## Given exercise
Take the lines from the one with "With table leg" to the end of the listing, both ends included, and quote them exactly, leaving pictures out.

## Extracted records
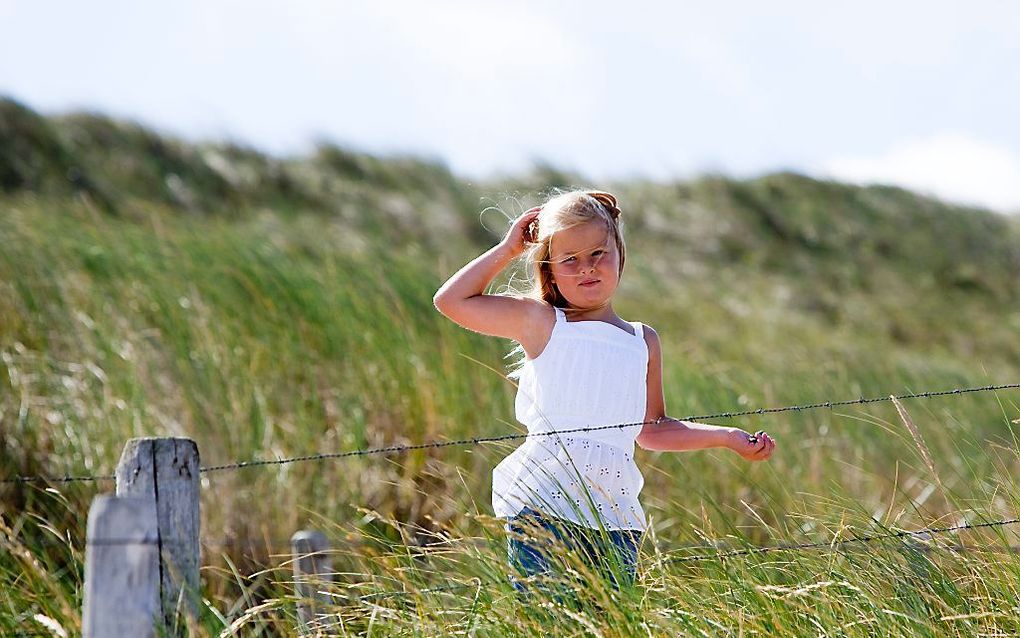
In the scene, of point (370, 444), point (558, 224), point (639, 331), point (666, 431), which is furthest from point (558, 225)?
point (370, 444)

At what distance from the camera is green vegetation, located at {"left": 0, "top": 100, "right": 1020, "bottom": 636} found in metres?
3.05

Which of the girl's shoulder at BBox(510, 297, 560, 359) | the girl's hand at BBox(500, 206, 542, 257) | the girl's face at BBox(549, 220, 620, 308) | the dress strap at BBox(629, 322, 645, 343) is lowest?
the dress strap at BBox(629, 322, 645, 343)

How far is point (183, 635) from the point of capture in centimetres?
302

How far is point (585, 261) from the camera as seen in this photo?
3141 millimetres

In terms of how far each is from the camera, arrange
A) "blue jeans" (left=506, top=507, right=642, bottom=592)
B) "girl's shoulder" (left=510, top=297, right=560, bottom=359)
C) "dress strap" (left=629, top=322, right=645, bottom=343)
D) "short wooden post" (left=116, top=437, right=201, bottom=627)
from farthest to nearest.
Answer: "dress strap" (left=629, top=322, right=645, bottom=343)
"girl's shoulder" (left=510, top=297, right=560, bottom=359)
"short wooden post" (left=116, top=437, right=201, bottom=627)
"blue jeans" (left=506, top=507, right=642, bottom=592)

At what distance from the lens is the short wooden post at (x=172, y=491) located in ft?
9.87

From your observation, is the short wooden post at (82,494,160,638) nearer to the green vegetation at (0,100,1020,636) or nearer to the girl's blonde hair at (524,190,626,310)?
the green vegetation at (0,100,1020,636)

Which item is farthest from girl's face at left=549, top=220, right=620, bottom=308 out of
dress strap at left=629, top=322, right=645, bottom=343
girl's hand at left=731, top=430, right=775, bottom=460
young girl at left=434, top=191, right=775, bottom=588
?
girl's hand at left=731, top=430, right=775, bottom=460

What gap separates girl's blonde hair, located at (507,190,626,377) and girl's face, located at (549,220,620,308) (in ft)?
0.05

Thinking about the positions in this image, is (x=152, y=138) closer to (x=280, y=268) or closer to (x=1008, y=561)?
(x=280, y=268)

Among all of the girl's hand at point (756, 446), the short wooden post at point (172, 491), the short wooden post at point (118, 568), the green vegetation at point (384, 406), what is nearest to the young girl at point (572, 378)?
the girl's hand at point (756, 446)

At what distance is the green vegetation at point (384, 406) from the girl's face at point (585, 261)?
1.97ft

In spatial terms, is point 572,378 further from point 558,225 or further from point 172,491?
point 172,491

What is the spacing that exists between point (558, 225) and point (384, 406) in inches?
130
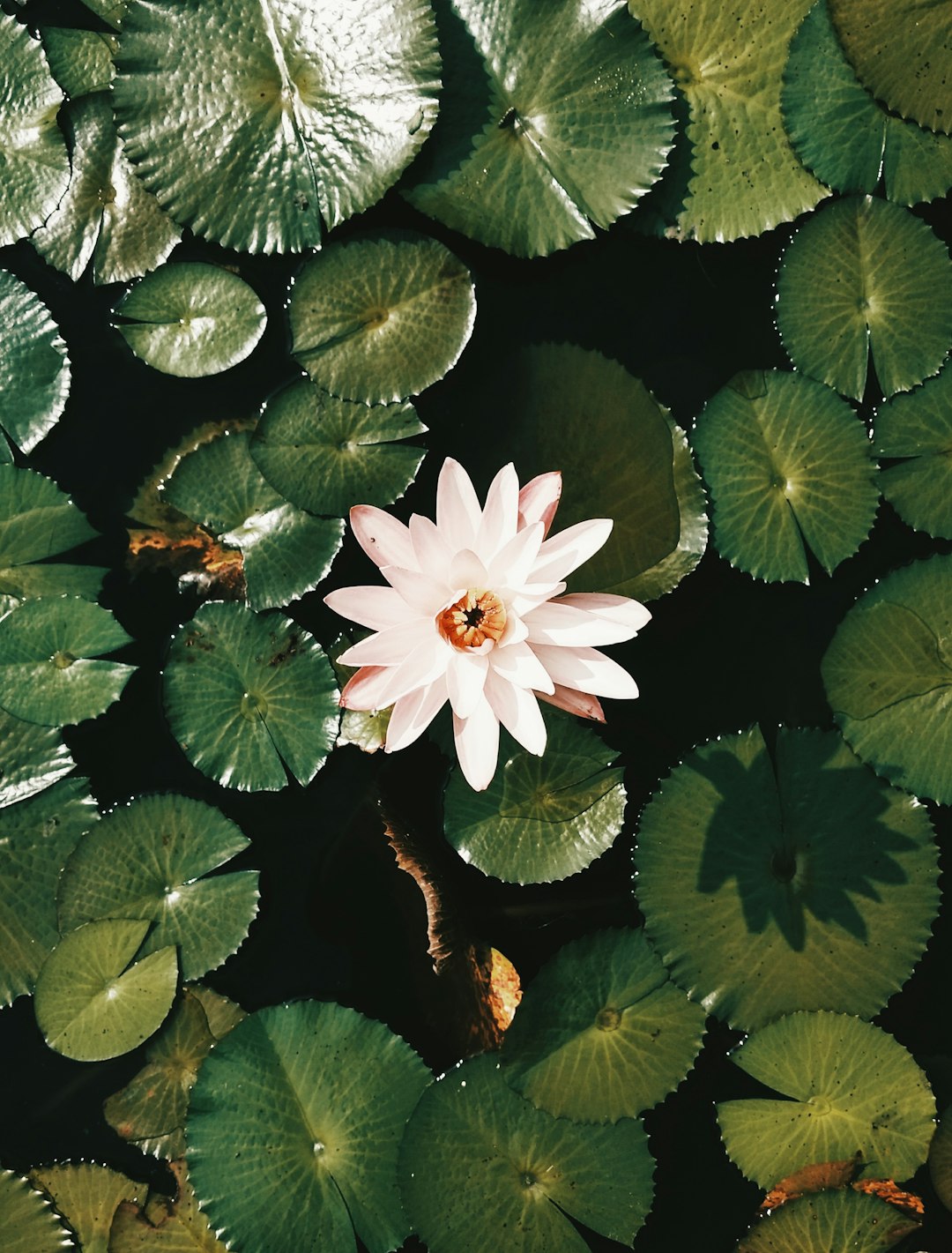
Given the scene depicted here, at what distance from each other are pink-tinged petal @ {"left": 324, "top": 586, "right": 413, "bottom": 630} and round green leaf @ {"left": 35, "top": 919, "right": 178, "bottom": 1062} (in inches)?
44.5

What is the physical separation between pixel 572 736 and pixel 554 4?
1.81 metres

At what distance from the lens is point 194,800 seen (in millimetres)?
2371

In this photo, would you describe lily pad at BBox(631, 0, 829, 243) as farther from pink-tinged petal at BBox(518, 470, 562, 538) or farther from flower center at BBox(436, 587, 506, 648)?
flower center at BBox(436, 587, 506, 648)

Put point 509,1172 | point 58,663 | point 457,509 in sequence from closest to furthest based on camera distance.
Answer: point 457,509
point 509,1172
point 58,663

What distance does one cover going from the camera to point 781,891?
2.29 meters

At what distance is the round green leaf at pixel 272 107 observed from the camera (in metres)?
2.24

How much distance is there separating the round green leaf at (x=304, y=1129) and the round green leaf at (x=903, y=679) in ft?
4.62

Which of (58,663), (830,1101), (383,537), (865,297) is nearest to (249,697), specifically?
(58,663)

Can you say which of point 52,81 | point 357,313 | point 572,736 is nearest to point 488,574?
point 572,736

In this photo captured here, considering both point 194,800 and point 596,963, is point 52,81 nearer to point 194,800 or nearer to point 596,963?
point 194,800

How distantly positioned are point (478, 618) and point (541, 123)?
53.5 inches

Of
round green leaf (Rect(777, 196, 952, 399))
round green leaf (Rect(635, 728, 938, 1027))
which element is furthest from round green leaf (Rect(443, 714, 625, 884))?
round green leaf (Rect(777, 196, 952, 399))

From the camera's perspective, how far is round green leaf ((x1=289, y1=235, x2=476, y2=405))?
235 centimetres

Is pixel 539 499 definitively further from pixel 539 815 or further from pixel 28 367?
pixel 28 367
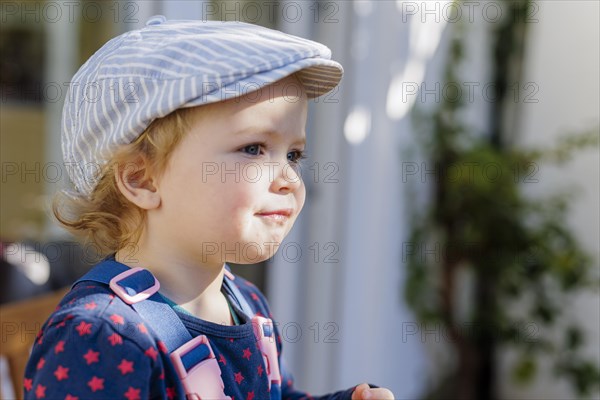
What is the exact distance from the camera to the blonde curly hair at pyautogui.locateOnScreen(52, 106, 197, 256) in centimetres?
105

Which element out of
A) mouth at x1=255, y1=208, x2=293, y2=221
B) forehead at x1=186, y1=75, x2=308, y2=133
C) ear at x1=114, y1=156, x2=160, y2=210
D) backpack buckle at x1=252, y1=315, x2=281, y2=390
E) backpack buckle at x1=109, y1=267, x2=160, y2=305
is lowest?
backpack buckle at x1=252, y1=315, x2=281, y2=390

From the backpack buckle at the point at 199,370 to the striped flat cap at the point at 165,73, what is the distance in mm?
321

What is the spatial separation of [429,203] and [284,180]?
2.47 m

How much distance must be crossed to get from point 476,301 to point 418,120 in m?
1.27

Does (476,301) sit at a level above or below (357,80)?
below

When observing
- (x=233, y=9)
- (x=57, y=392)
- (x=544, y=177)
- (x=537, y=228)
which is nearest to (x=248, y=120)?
(x=57, y=392)

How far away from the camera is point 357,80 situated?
2840 millimetres

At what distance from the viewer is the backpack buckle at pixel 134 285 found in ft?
3.32

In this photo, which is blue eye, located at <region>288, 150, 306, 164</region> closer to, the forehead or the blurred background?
the forehead

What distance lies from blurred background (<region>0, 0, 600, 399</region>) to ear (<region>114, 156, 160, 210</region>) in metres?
1.30

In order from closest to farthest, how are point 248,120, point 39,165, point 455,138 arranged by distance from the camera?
point 248,120 → point 455,138 → point 39,165

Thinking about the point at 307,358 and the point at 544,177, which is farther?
the point at 544,177

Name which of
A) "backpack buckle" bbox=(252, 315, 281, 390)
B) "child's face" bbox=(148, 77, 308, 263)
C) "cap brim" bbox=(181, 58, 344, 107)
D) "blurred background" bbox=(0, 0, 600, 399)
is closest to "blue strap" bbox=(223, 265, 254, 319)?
"backpack buckle" bbox=(252, 315, 281, 390)

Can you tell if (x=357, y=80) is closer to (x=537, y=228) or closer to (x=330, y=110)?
(x=330, y=110)
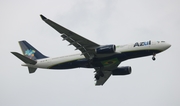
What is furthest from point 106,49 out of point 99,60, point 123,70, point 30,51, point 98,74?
point 30,51

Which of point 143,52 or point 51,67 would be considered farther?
point 51,67

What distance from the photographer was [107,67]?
5741 cm

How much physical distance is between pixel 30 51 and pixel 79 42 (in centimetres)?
1271

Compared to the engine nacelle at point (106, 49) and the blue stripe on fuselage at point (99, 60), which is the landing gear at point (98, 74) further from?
the engine nacelle at point (106, 49)

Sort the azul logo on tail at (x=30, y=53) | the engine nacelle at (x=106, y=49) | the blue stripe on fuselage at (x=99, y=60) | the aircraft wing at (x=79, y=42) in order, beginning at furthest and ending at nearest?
the azul logo on tail at (x=30, y=53) → the blue stripe on fuselage at (x=99, y=60) → the engine nacelle at (x=106, y=49) → the aircraft wing at (x=79, y=42)

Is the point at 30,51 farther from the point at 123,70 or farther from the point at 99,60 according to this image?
the point at 123,70

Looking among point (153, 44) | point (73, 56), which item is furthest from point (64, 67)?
point (153, 44)

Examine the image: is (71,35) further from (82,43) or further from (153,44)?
(153,44)

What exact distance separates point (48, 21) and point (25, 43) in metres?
16.6

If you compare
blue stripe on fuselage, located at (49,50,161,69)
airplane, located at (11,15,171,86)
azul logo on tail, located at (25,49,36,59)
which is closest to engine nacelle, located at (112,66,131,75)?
airplane, located at (11,15,171,86)

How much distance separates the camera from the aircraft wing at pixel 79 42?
4969 cm

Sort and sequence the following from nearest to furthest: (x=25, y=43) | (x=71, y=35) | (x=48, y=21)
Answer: (x=48, y=21) → (x=71, y=35) → (x=25, y=43)

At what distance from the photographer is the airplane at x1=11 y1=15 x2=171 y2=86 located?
171 ft

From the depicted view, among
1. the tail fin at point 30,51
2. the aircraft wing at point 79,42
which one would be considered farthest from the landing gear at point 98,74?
the tail fin at point 30,51
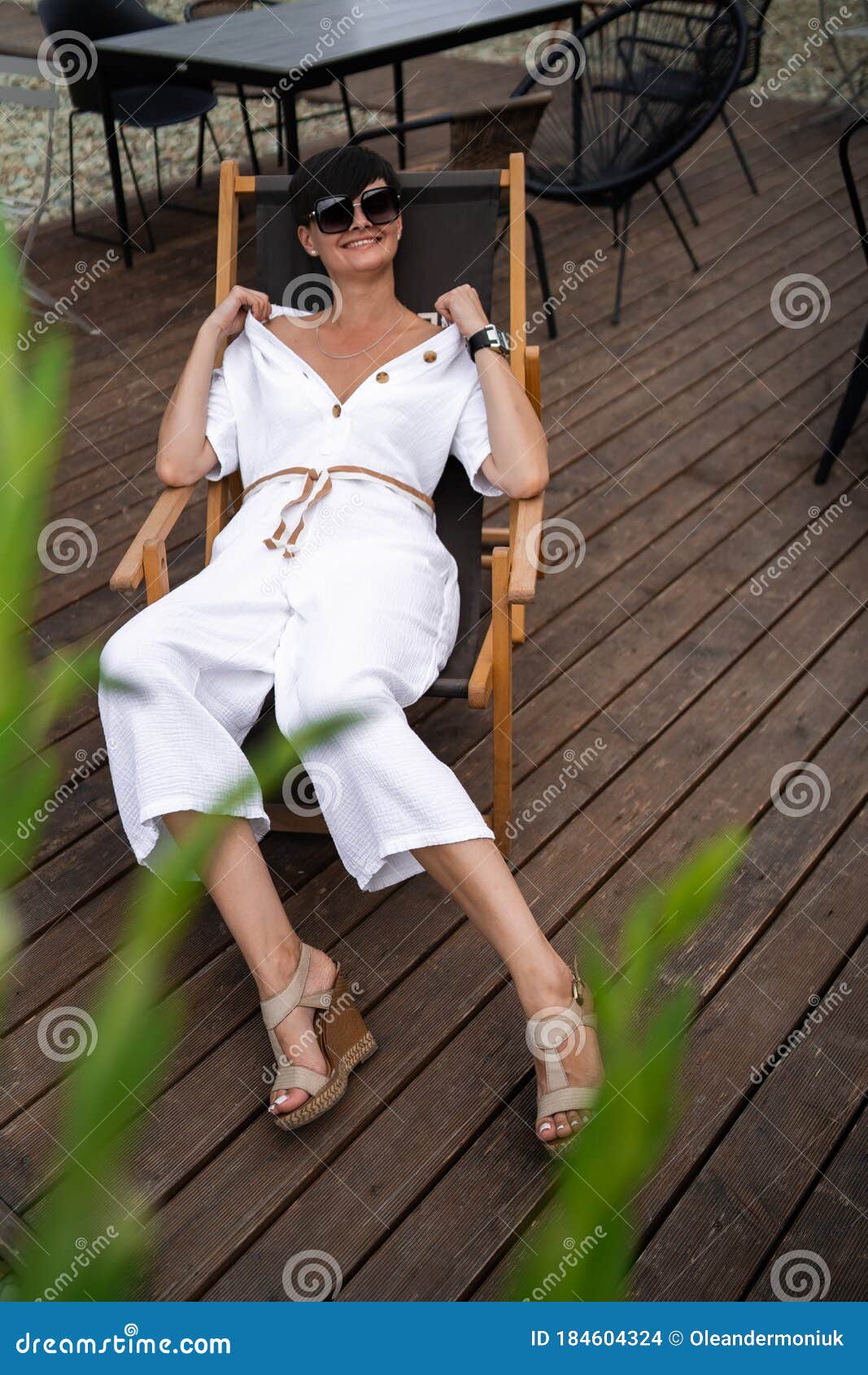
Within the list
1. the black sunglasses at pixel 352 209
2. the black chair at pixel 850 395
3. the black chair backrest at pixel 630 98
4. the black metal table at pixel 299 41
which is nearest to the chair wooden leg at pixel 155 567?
the black sunglasses at pixel 352 209

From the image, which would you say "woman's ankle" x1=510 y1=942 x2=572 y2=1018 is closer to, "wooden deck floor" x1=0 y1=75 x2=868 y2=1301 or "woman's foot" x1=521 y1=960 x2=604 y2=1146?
"woman's foot" x1=521 y1=960 x2=604 y2=1146

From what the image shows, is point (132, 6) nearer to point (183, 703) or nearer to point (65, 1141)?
point (183, 703)

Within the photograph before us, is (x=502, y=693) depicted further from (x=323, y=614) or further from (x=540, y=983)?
(x=540, y=983)

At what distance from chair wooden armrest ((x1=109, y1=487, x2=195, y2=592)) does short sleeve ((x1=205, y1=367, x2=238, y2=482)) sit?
0.09 metres

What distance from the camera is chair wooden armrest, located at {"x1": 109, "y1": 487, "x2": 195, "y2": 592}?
2.13 m

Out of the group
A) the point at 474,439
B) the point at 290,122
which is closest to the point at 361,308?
the point at 474,439

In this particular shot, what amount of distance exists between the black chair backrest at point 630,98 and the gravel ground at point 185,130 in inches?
75.9

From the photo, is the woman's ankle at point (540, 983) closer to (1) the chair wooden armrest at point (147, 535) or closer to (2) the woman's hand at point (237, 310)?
(1) the chair wooden armrest at point (147, 535)

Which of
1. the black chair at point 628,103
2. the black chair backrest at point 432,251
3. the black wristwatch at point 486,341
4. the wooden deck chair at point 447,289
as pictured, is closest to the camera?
the wooden deck chair at point 447,289

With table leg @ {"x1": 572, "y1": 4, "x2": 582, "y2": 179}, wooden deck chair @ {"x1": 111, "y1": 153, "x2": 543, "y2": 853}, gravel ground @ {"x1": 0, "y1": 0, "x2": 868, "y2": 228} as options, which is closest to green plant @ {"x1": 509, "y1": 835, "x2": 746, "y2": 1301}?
wooden deck chair @ {"x1": 111, "y1": 153, "x2": 543, "y2": 853}

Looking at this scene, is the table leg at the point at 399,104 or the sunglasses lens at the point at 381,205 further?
the table leg at the point at 399,104

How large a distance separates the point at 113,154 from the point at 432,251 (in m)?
2.50

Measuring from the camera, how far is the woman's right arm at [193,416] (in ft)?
7.79
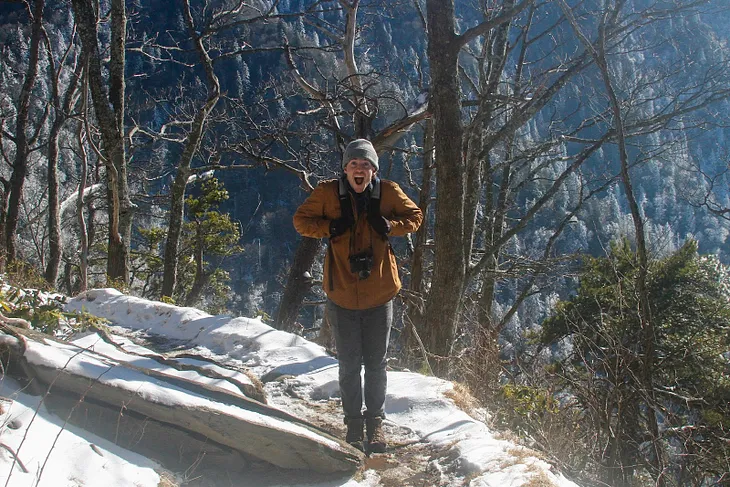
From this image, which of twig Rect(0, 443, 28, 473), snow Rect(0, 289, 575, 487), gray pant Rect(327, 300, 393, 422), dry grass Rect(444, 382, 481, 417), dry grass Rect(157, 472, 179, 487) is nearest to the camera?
twig Rect(0, 443, 28, 473)

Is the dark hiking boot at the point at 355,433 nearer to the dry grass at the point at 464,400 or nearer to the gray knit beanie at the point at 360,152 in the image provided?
the dry grass at the point at 464,400

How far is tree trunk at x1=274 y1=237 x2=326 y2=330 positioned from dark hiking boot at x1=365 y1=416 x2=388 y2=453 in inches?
219

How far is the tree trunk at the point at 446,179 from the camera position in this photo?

## Exercise answer
With table leg @ {"x1": 572, "y1": 4, "x2": 582, "y2": 179}, wooden deck chair @ {"x1": 111, "y1": 153, "x2": 543, "y2": 853}, gravel ground @ {"x1": 0, "y1": 0, "x2": 868, "y2": 228} as options, which is closest to green plant @ {"x1": 509, "y1": 835, "x2": 746, "y2": 1301}?
wooden deck chair @ {"x1": 111, "y1": 153, "x2": 543, "y2": 853}

Looking at this scene, is the table leg at the point at 399,104 or the sunglasses lens at the point at 381,205 further?
the table leg at the point at 399,104

How large a distance separates the point at 113,154 from the point at 432,251 (in m)?
2.50

Measuring from the camera, how far is the woman's right arm at [193,416] (in ft)?
7.79
From this image, which of twig Rect(0, 443, 28, 473), snow Rect(0, 289, 575, 487), gray pant Rect(327, 300, 393, 422), dry grass Rect(444, 382, 481, 417), dry grass Rect(157, 472, 179, 487) is nearest to the camera?
twig Rect(0, 443, 28, 473)

Is the dark hiking boot at the point at 355,433 nearer to the dry grass at the point at 464,400 or nearer to the gray knit beanie at the point at 360,152 in the image provided?
the dry grass at the point at 464,400

How far is tree trunk at x1=274 y1=237 x2=326 y2=330 positioned from dark hiking boot at x1=365 y1=416 x2=388 y2=453 in inches?
219

How far is the tree trunk at the point at 446,179 from the camera position in this photo?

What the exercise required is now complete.